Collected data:
-- Opening Marker --

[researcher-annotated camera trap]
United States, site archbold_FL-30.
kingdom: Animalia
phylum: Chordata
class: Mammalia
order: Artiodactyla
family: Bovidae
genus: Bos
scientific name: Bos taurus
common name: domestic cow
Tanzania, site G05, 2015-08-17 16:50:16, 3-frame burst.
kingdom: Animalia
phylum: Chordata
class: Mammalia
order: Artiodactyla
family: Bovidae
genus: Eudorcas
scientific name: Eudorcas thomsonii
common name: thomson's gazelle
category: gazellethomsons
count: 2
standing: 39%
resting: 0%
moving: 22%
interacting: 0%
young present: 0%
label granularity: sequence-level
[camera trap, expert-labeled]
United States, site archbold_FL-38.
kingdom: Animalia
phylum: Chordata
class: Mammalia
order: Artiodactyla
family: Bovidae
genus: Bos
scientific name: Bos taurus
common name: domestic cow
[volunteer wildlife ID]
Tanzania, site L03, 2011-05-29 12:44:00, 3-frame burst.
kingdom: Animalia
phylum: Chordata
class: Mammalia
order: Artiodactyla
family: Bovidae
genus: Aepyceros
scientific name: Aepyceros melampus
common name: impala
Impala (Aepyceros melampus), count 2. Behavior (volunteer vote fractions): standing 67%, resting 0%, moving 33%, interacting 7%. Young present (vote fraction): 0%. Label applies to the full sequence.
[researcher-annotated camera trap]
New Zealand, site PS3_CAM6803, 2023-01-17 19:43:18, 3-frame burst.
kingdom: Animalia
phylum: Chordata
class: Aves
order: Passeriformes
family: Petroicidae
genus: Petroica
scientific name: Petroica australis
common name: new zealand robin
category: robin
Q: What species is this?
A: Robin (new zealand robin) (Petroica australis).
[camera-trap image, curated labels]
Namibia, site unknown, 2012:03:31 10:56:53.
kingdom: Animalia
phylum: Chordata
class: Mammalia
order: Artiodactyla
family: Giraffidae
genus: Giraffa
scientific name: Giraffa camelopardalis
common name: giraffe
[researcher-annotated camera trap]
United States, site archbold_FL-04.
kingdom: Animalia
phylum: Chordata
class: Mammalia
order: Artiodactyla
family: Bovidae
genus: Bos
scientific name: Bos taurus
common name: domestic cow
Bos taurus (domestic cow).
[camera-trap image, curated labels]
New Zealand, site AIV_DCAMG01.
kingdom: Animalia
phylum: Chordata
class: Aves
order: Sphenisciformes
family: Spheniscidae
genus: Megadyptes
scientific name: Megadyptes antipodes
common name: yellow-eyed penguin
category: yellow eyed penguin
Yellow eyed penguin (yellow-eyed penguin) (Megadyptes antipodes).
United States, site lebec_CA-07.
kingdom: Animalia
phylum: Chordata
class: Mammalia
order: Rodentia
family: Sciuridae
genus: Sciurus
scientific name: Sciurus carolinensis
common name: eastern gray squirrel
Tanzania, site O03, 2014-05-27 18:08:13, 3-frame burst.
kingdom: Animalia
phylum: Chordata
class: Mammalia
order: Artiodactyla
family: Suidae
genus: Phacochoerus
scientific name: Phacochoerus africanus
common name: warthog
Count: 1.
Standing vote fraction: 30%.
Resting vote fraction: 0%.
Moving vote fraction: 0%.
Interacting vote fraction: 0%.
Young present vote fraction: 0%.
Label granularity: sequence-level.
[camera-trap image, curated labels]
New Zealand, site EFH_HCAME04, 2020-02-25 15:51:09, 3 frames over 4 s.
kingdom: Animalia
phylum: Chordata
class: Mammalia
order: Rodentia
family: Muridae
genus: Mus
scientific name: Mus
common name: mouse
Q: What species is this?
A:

-- Closing Marker --

*WHAT IS NEEDED*: Type out the entries exactly as they appear above.

*WRITTEN REPLY*:
[researcher-annotated camera trap]
United States, site archbold_FL-30.
kingdom: Animalia
phylum: Chordata
class: Mammalia
order: Artiodactyla
family: Bovidae
genus: Bos
scientific name: Bos taurus
common name: domestic cow
Tanzania, site G05, 2015-08-17 16:50:16, 3-frame burst.
kingdom: Animalia
phylum: Chordata
class: Mammalia
order: Artiodactyla
family: Bovidae
genus: Eudorcas
scientific name: Eudorcas thomsonii
common name: thomson's gazelle
category: gazellethomsons
count: 2
standing: 39%
resting: 0%
moving: 22%
interacting: 0%
young present: 0%
label granularity: sequence-level
[camera trap, expert-labeled]
United States, site archbold_FL-38.
kingdom: Animalia
phylum: Chordata
class: Mammalia
order: Artiodactyla
family: Bovidae
genus: Bos
scientific name: Bos taurus
common name: domestic cow
[volunteer wildlife ID]
Tanzania, site L03, 2011-05-29 12:44:00, 3-frame burst.
kingdom: Animalia
phylum: Chordata
class: Mammalia
order: Artiodactyla
family: Bovidae
genus: Aepyceros
scientific name: Aepyceros melampus
common name: impala
Impala (Aepyceros melampus), count 2. Behavior (volunteer vote fractions): standing 67%, resting 0%, moving 33%, interacting 7%. Young present (vote fraction): 0%. Label applies to the full sequence.
[researcher-annotated camera trap]
New Zealand, site PS3_CAM6803, 2023-01-17 19:43:18, 3-frame burst.
kingdom: Animalia
phylum: Chordata
class: Aves
order: Passeriformes
family: Petroicidae
genus: Petroica
scientific name: Petroica australis
common name: new zealand robin
category: robin
Q: What species is this?
A: Robin (new zealand robin) (Petroica australis).
[camera-trap image, curated labels]
Namibia, site unknown, 2012:03:31 10:56:53.
kingdom: Animalia
phylum: Chordata
class: Mammalia
order: Artiodactyla
family: Giraffidae
genus: Giraffa
scientific name: Giraffa camelopardalis
common name: giraffe
[researcher-annotated camera trap]
United States, site archbold_FL-04.
kingdom: Animalia
phylum: Chordata
class: Mammalia
order: Artiodactyla
family: Bovidae
genus: Bos
scientific name: Bos taurus
common name: domestic cow
Bos taurus (domestic cow).
[camera-trap image, curated labels]
New Zealand, site AIV_DCAMG01.
kingdom: Animalia
phylum: Chordata
class: Aves
order: Sphenisciformes
family: Spheniscidae
genus: Megadyptes
scientific name: Megadyptes antipodes
common name: yellow-eyed penguin
category: yellow eyed penguin
Yellow eyed penguin (yellow-eyed penguin) (Megadyptes antipodes).
United States, site lebec_CA-07.
kingdom: Animalia
phylum: Chordata
class: Mammalia
order: Rodentia
family: Sciuridae
genus: Sciurus
scientific name: Sciurus carolinensis
common name: eastern gray squirrel
Tanzania, site O03, 2014-05-27 18:08:13, 3-frame burst.
kingdom: Animalia
phylum: Chordata
class: Mammalia
order: Artiodactyla
family: Suidae
genus: Phacochoerus
scientific name: Phacochoerus africanus
common name: warthog
Count: 1.
Standing vote fraction: 30%.
Resting vote fraction: 0%.
Moving vote fraction: 0%.
Interacting vote fraction: 0%.
Young present vote fraction: 0%.
Label granularity: sequence-level.
[camera-trap image, curated labels]
New Zealand, site EFH_HCAME04, 2020-02-25 15:51:09, 3 frames over 4 s.
kingdom: Animalia
phylum: Chordata
class: Mammalia
order: Rodentia
family: Muridae
genus: Mus
scientific name: Mus
common name: mouse
Q: What species is this?
A:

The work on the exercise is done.